Naturalmente tutto questo apre anche una più radicale provocazione di senso dell’IA. Sono e saranno le macchine (ovvero, i nuovi intrecci umano-macchinici cognitivi e decisionali all’opera) a discriminare il vero dal falso e non più, in prima istanza, il nostro sensorium, il nostro apparato di sensi e pensieri? In realtà, se ci facciamo caso, già accade così: dai server di posta elettronica che separano le e-mail utili dallo spam infastidente, ai data center bancari che distinguono gli accessi finanziari legittimi da quelli fraudolenti e criminali. Sono già le macchine, dunque, a tenere sano e sicuro il pianeta Terra digitale, dalla posta elettronica ai conti digitali.
Avremo anche architetture informatiche che certificheranno notizie vere rispetto alle fake news attraverso nuove “macchine della verità”? Tra watermarking (filigrane statistiche), fingerprinting (marcatori crittografici) e metadati (etichette di dati), la condizione informativa umana, politica e ingegneristica insieme è nuovamente e arrischiatamente chiamata in questione e provocata nel suo significato. E però, direi, che si è innescata anche una trasformazione strategica di economie e modelli di business. In effetti, se cambiano le vulnerabilità, dovranno di necessità cambiare anche le immunità.
Il rischio tra strategia e cultura
Così le strategie tradizionali di respingimento, di contenimento e di risarcimento del rischio andranno aggiornate e potenziate, se non proprio radicalmente innovate, anche in termini di cyberinsurance. Presto, ad esempio, tutte le tradizionali forme di rischio/assicurazione saranno forme nuove di rischio cibernetico: dagli incidenti per strada ai furti in casa, dalla salute al terrorismo. E, quindi, anche il business tradizionale dell’assicurazione e dell’affidabilità si prepara a un cambio di paradigma epocale. Il ruolo dell’assicurazione si modifica per policyholder e policymaker al fine di implementare strategie di governance e modelli integrativi e preventivi e non più solo riparativi a valle del danno come è stato finora.

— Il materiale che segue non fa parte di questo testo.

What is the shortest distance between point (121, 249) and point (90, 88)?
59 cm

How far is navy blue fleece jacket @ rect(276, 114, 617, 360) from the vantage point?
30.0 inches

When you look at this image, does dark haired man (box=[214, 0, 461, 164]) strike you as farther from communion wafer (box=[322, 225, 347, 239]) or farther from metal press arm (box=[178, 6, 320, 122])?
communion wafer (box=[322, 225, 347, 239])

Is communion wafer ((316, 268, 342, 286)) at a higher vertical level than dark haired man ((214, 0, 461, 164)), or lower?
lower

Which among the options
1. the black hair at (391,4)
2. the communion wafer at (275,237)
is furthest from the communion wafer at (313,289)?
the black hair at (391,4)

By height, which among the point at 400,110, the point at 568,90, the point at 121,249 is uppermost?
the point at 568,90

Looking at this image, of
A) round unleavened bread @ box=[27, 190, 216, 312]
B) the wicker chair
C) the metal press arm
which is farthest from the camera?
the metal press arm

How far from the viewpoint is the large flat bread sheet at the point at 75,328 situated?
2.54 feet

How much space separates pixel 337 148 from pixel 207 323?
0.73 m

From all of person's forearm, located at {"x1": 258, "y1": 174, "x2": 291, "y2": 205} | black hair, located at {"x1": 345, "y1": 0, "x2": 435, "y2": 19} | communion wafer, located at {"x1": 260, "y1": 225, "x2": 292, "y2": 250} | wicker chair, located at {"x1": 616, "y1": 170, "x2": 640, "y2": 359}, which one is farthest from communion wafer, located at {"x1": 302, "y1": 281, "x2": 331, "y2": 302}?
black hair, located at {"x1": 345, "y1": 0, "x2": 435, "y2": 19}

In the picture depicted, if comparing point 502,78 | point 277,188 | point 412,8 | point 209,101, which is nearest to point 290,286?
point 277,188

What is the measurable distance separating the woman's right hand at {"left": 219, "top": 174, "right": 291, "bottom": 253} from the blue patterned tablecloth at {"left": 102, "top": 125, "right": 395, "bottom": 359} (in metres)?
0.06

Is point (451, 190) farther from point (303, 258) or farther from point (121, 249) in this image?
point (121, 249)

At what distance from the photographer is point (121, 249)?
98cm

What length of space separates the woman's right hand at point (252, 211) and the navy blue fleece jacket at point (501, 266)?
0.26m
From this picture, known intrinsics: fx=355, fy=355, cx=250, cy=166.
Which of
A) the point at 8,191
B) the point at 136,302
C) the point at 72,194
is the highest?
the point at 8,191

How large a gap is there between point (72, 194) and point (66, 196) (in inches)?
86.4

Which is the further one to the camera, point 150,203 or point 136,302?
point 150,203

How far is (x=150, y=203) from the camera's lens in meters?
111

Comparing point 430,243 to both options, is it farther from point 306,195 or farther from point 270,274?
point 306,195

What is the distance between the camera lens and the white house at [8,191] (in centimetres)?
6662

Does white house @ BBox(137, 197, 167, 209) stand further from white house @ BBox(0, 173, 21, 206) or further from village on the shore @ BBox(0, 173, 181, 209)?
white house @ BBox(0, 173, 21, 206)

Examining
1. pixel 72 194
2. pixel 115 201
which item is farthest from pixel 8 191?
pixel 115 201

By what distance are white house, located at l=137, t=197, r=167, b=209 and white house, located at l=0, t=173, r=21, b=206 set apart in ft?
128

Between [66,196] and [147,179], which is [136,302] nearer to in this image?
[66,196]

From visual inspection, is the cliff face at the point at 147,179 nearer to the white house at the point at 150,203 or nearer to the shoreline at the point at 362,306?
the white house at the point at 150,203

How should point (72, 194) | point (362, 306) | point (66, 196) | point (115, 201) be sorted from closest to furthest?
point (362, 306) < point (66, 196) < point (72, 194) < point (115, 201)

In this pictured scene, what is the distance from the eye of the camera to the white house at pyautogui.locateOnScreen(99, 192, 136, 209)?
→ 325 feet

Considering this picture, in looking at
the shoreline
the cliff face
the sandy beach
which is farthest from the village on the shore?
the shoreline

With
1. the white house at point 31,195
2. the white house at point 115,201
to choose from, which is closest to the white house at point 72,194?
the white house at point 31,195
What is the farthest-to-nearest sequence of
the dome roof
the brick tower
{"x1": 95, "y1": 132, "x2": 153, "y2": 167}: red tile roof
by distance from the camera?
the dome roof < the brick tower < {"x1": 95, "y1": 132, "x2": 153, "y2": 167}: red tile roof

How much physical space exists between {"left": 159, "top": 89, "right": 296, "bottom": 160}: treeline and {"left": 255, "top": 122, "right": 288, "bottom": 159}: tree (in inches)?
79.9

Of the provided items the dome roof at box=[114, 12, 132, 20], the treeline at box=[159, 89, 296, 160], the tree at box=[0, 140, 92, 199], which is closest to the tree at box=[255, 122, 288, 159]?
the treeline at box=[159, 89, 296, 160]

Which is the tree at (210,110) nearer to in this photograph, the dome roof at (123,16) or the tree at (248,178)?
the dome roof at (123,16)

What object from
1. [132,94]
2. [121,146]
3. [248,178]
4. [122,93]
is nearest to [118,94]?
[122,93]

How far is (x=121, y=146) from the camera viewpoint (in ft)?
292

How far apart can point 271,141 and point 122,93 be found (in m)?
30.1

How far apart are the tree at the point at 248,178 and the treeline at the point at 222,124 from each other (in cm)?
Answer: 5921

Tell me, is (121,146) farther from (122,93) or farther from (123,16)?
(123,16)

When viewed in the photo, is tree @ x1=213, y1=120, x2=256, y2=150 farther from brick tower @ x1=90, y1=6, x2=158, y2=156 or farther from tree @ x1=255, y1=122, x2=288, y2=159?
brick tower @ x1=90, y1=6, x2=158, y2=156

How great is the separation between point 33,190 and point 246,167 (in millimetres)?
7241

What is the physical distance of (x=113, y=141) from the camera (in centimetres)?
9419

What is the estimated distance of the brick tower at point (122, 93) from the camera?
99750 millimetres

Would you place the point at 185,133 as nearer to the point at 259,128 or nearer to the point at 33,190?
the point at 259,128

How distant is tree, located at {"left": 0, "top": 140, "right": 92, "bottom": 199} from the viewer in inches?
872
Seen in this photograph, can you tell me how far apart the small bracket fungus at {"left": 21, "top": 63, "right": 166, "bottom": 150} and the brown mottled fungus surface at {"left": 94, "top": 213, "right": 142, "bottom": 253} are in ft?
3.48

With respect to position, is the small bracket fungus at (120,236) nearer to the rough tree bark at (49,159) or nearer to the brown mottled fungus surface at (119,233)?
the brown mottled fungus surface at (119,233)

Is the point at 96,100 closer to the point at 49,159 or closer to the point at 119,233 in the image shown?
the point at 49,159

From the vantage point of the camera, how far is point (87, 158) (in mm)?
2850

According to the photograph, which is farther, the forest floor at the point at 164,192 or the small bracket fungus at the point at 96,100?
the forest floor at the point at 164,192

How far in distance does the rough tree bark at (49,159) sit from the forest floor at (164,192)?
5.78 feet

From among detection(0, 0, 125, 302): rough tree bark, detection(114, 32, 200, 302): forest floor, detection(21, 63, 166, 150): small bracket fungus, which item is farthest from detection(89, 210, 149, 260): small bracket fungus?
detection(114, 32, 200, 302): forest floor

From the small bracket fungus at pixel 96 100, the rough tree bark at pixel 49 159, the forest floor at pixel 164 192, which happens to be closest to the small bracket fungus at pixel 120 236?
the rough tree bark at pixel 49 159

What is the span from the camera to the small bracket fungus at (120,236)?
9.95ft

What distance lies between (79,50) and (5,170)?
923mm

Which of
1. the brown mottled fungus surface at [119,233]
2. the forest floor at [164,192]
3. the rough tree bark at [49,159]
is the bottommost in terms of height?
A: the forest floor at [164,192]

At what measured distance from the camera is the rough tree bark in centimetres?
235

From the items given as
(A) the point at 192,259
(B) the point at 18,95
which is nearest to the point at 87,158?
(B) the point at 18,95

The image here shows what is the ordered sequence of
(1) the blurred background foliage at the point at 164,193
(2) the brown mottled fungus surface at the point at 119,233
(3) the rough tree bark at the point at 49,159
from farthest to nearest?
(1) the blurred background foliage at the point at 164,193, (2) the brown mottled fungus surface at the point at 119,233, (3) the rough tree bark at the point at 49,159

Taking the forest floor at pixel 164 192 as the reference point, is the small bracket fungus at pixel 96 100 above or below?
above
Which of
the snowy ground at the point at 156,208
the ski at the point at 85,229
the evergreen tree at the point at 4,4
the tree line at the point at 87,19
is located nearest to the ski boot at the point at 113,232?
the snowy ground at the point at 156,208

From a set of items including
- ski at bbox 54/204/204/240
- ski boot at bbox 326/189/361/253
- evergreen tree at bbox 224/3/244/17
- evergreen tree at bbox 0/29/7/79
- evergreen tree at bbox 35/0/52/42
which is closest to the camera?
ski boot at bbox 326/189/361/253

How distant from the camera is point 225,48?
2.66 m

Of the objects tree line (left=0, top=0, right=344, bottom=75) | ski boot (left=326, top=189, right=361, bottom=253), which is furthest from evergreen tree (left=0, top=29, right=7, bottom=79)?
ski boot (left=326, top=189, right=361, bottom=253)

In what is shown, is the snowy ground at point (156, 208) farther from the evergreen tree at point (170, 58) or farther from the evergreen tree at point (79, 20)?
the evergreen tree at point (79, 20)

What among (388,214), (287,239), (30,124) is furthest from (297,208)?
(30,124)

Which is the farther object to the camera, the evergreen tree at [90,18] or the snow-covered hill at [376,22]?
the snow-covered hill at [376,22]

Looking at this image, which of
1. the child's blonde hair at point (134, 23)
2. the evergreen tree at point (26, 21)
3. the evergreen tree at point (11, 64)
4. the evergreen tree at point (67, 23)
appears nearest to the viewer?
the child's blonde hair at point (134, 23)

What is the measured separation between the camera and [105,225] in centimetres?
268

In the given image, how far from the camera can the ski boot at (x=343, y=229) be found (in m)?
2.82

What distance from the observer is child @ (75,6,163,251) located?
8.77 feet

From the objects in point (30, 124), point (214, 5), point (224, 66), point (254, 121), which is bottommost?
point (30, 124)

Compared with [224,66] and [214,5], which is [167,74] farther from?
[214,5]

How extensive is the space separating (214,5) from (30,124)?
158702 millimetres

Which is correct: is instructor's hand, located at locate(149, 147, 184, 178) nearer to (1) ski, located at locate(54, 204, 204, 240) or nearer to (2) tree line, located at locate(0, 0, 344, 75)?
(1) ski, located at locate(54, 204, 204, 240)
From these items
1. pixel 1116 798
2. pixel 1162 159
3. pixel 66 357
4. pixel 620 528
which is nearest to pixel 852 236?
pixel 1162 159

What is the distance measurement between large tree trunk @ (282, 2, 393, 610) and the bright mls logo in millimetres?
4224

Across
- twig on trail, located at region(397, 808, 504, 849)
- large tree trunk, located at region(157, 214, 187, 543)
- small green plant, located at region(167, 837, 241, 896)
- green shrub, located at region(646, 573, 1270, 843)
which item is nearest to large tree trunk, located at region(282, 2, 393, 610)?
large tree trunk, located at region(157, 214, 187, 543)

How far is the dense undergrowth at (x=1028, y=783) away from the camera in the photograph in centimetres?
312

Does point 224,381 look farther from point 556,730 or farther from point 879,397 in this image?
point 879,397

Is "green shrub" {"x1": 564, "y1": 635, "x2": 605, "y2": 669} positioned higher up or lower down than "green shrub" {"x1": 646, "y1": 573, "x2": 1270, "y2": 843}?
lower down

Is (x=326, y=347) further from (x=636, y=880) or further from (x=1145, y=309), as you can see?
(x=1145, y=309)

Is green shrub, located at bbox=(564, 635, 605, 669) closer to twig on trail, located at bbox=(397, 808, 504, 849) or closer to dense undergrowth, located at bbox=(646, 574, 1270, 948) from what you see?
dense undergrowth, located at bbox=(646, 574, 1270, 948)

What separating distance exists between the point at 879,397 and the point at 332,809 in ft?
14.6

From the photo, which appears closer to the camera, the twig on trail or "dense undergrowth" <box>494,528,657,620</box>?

Certamente, il fronte intellettuale del “rischio esistenziale” dell’IA mi sembra oggi in via di ridimensionamento rispetto al clamore mediatico di qualche mese fa. L’orientamento dell’oggi è più sui rischi “non-esistenziali”, diremmo per contrapposizione, più immediati e urgenti: discriminazione, manipolazione, alienazione, sostituzione. Ed è giusto, naturalmente, dare attenzione alle vulnerabilità più immediate, concrete e già testimoniate dai fatti senza farci distrarre da immaginazioni cinematografiche catastrofiste. E cercare, ovviamente, le nuove immunità necessarie.
E, tuttavia, la visione di corto raggio sull’immediato deve essere accompagnata dalla giusta prospettiva culturale sul cambio profondo che vivremo. Quindi, non dovremo solo imparare a gestire strategicamente il “calcolo del rischio” (risk management), ma più esistenzialmente il “rischio del calcolo” (computation failure). Cioè, proprio, l’essere arrischiato nativo della computazione che oggi sempre più si fa mondo. Come scrivevamo qualche tempo fa su questa rivista, a rischio è il mondo nel suo esser-ci in quanto esser-C, in quanto programmabile informaticamente.
Cosimo Accoto, filosofo, research affiliate e fellow (MIT), adjunct professor (UNIMORE), è autore di una trilogia filosofica sul mondo digitale: Il mondo in sintesi, Il mondo ex machina, Il mondo dato. The Latent Planet (2024) è il suo ultimo saggio breve.